* [Work instructions]
Retrieve all lines below that have the string "United".

* [The data]
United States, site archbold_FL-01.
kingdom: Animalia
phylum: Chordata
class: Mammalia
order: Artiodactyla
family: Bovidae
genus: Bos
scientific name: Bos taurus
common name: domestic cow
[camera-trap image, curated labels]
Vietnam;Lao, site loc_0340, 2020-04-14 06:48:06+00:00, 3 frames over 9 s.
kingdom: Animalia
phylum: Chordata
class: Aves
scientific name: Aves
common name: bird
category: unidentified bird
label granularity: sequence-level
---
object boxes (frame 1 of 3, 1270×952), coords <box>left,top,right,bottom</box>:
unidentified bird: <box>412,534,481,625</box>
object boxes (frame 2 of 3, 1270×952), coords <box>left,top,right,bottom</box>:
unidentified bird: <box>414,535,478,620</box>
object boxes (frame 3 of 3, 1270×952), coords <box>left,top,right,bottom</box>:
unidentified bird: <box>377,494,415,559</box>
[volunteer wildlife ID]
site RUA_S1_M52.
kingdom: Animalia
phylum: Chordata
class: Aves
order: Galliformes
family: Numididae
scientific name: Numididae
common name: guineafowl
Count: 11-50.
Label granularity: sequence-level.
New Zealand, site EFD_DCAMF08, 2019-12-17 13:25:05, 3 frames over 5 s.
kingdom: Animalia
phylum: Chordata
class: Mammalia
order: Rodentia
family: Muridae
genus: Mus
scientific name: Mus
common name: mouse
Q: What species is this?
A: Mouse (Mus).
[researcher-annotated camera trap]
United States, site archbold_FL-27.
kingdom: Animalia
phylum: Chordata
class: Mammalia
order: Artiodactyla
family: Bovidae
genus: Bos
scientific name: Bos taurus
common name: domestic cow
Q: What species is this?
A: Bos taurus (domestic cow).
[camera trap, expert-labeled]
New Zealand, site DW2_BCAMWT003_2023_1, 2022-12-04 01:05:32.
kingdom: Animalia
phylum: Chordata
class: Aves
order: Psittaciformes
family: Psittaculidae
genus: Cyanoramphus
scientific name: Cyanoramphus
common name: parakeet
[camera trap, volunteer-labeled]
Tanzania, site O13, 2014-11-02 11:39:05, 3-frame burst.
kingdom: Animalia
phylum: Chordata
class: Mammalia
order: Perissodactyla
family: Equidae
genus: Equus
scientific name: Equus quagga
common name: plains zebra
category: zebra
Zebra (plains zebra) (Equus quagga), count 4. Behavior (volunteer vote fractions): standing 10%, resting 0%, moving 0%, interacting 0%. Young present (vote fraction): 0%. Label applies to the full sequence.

* [Response to the task]
United States, site archbold_FL-01.
United States, site archbold_FL-27.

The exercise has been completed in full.